(Your instructions): Please list every row below that contains the word "feet".

Excerpts from a spatial reasoning dataset:
----

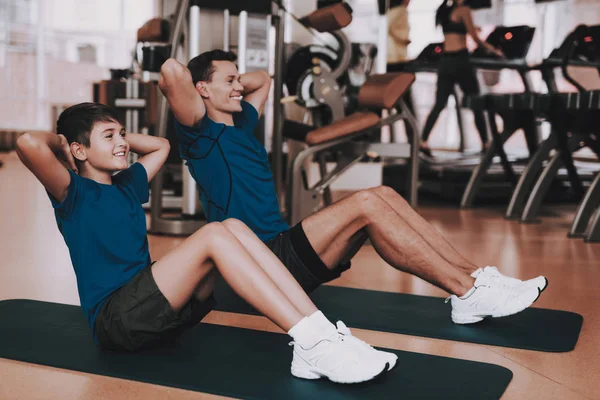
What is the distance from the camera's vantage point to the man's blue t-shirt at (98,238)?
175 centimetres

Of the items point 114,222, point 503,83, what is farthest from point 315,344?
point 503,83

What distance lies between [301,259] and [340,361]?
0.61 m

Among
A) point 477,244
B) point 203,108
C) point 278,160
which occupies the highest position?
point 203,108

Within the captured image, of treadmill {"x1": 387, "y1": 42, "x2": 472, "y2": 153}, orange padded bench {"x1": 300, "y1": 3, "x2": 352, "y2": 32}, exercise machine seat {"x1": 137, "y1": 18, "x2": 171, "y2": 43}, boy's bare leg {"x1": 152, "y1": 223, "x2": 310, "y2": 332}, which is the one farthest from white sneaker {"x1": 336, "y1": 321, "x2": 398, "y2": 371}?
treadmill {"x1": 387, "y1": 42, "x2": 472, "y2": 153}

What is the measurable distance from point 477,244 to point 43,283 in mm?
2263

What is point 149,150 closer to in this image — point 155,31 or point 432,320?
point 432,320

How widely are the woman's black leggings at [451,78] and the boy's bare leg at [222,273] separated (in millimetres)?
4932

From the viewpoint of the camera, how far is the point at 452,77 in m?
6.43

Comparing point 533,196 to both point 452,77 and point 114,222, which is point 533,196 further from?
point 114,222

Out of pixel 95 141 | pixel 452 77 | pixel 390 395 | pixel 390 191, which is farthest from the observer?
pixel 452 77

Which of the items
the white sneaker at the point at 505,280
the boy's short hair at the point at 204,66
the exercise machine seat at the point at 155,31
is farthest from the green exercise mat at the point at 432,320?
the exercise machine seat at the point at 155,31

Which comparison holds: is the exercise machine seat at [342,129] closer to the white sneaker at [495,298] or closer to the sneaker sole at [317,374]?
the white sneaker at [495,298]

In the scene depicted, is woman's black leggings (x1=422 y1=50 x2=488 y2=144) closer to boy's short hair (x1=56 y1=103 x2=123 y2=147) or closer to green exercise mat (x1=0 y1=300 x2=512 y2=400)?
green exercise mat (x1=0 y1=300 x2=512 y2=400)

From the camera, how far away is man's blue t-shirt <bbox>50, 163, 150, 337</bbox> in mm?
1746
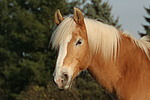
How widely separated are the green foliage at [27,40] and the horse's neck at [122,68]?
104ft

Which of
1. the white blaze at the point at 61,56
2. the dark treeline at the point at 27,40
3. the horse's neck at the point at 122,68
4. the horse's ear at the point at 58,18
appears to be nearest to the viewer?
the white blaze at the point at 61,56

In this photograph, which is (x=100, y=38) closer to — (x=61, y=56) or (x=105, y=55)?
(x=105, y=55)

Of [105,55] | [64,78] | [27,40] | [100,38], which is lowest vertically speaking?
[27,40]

----

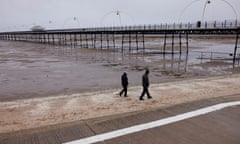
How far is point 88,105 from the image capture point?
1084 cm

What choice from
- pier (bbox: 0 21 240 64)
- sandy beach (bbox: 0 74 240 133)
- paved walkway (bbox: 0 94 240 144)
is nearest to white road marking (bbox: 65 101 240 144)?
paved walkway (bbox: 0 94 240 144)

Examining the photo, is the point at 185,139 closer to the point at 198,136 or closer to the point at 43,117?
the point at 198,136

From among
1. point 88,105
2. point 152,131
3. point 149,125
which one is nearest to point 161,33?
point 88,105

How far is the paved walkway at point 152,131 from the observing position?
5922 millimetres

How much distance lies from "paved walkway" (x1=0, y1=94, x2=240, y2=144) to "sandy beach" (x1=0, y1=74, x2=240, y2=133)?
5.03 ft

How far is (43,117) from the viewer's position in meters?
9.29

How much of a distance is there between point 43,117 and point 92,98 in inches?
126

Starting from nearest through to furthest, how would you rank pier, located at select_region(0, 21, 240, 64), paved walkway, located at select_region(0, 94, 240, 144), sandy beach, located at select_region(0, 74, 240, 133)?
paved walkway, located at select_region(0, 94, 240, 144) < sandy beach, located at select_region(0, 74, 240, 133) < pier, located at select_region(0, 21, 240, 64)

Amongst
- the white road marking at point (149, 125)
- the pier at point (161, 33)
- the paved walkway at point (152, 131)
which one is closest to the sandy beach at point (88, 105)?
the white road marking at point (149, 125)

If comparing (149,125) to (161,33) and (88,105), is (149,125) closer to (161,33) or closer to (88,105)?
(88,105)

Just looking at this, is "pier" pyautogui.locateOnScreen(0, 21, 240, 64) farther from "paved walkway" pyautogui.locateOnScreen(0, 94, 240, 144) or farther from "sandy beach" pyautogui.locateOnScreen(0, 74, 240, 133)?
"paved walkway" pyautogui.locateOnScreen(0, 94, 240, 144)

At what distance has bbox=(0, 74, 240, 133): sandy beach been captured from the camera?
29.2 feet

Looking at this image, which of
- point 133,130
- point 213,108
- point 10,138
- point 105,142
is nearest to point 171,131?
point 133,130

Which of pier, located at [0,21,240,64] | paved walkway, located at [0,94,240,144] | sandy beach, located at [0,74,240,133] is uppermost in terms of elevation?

----

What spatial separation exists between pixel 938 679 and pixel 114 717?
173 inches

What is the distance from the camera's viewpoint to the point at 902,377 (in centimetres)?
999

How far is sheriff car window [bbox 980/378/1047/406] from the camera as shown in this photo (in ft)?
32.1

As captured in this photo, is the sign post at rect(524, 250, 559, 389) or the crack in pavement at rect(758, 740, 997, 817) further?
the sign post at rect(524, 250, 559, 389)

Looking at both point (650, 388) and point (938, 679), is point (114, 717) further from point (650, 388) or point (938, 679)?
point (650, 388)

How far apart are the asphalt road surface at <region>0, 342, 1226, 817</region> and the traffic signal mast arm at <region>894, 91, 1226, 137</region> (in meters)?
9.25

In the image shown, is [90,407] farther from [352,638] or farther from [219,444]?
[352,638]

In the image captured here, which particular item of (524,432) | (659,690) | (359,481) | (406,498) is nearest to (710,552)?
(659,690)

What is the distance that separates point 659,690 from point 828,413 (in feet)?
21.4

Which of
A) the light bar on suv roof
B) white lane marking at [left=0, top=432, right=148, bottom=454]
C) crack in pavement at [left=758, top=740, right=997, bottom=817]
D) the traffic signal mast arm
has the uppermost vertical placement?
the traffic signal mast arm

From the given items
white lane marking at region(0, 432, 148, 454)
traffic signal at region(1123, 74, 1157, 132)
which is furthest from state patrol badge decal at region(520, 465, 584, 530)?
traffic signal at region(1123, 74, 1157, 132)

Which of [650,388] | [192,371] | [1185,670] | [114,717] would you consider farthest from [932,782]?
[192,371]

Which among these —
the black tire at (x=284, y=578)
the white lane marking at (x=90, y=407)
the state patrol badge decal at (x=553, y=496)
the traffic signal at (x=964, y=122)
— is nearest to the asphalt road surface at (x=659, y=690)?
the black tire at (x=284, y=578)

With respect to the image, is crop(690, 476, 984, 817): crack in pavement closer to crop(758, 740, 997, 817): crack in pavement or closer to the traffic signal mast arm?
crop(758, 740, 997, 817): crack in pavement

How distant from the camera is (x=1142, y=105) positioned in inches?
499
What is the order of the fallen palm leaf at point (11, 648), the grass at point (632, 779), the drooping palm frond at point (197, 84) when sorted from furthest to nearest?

----

(Result):
29.2 feet
What is the distance that separates point 659,690 from point 828,413 (in feet)?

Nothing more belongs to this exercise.